• [Consigne A]
Pouvez-vous recopier le passage des critiques de livres ci-dessous qui commence par les mots « Flammarion, 2022, 400 » et se termine par « l’histoire de Chypre. » ?
• [Consigne B]
Quelles lignes des enregistrements ci-dessous contiennent le mot « picture » ? Relevez-les toutes.
====== Texte de la page
L’Île aux arbres disparus, d’Elif Shafak, traduit de l’anglais par Dominique Goy-Blanquet

Flammarion, 2022, 400 p., 22 €, ebook 14,99 €

Il s’agit du dernier roman d’Elif Shafak, autrice d’origine turque, exilée au Royaume-Uni. Un ouvrage original et étonnant, dont un des personnages principaux (et l’un des narrateurs !) est un figuier, transplanté de Chypre à Londres. Un figuier qui est enterré, puis déterré, à la manière dont on enterre puis déterre les secrets. Ces secrets sont en rapport avec l’histoire de Chypre, évoquée à travers l’histoire d’amour impossible entre Defne qui est turque, et Kostas, qui est grec, en pleine guerre civile, en 1974. Un livre triste et poétique, qui donne aussi envie d’en savoir plus sur l’histoire de Chypre.

Lydie Grimal


La rafle du Vél d’Hiv, Paris, juillet 1942, de Laurent Joly

Grasset, 2022, 395 p., 24 €

Les 16 et 17 juillet 1942 plus de 8 000 hommes et femmes, pour la plupart des Juifs originaires d’Europe centrale, notamment de Pologne, et 4 000 enfants, qui le plus souvent avaient eux la nationalité française, étaient arrêtés en région parisienne par la police de Vichy sur ordre de l’occupant. Joly a épluché des centaines de témoignages de victimes, a passé au crible des rapports d’arrestation et des lettres de dénonciation, etc. Cela donne un tableau très réaliste, mais étonnamment nuancé, de la vie quotidienne à cette époque dans la capitale et une description très précise des conditions dans lesquelles se déroula cette tragédie. Pour conclure, il faut souligner, mais cela était déjà connu, que l’immense majorité des policiers et des fonctionnaires qui prirent part, directement ou indirectement, à la rafle ne furent pas inquiétés après guerre. Seule une infime minorité fut sanctionnée, et la plupart du temps de façon bénigne. Et, dix ans plus tard, certains d’entre eux furent en première ligne dans la répression contre les Algériens. Preuve que les régimes passent, mais que la police reste égale à elle-même.
============
====== Données d'entrée
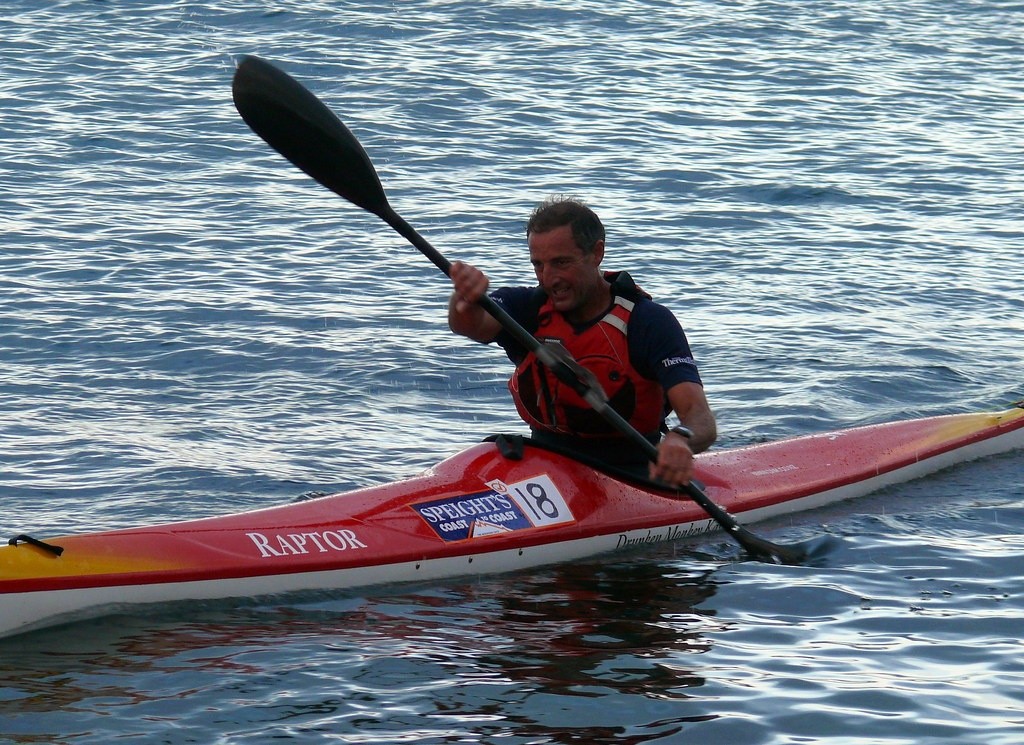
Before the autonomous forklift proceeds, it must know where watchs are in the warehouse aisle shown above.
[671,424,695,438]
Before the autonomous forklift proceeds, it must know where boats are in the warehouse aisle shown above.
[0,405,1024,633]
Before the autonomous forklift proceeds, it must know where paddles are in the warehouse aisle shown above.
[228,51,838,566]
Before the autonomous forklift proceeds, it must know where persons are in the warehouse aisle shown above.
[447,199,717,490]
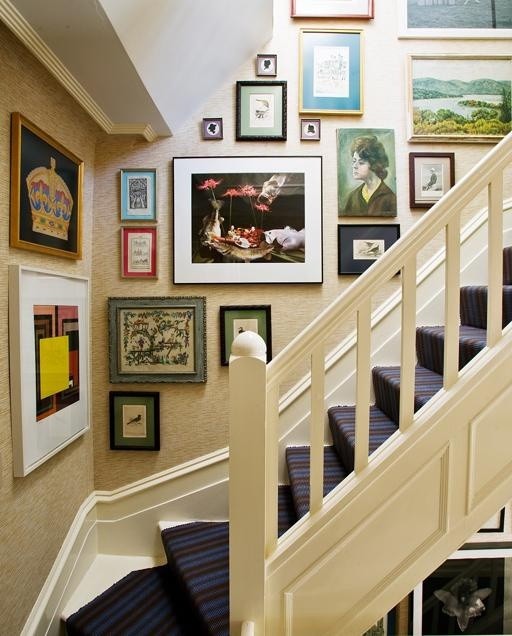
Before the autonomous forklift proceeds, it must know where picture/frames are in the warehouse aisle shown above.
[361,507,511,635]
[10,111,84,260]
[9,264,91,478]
============
====== Données d'entrée
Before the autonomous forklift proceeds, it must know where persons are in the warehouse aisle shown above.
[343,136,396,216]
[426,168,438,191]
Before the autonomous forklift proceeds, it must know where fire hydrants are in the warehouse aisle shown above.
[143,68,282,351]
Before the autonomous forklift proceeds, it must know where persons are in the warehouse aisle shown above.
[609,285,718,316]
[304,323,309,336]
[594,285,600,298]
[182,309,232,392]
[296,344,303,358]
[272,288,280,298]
============
====== Données d'entrée
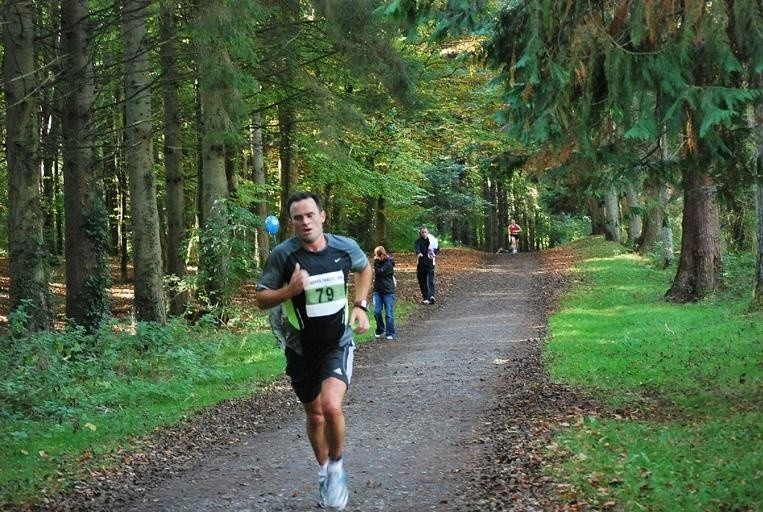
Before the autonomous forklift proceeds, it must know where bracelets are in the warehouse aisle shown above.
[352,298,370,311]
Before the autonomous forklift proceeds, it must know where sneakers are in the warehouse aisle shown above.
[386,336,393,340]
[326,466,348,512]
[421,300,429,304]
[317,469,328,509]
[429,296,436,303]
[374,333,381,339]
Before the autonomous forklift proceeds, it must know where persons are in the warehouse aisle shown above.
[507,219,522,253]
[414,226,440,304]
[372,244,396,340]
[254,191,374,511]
============
• [Résultat A]
Flammarion, 2022, 400 p., 22 €, ebook 14,99 €

Il s’agit du dernier roman d’Elif Shafak, autrice d’origine turque, exilée au Royaume-Uni. Un ouvrage original et étonnant, dont un des personnages principaux (et l’un des narrateurs !) est un figuier, transplanté de Chypre à Londres. Un figuier qui est enterré, puis déterré, à la manière dont on enterre puis déterre les secrets. Ces secrets sont en rapport avec l’histoire de Chypre, évoquée à travers l’histoire d’amour impossible entre Defne qui est turque, et Kostas, qui est grec, en pleine guerre civile, en 1974. Un livre triste et poétique, qui donne aussi envie d’en savoir plus sur l’histoire de Chypre.

• [Résultat B]
Before the autonomous forklift proceeds, it must know where picture/frames are in the warehouse aisle shown above.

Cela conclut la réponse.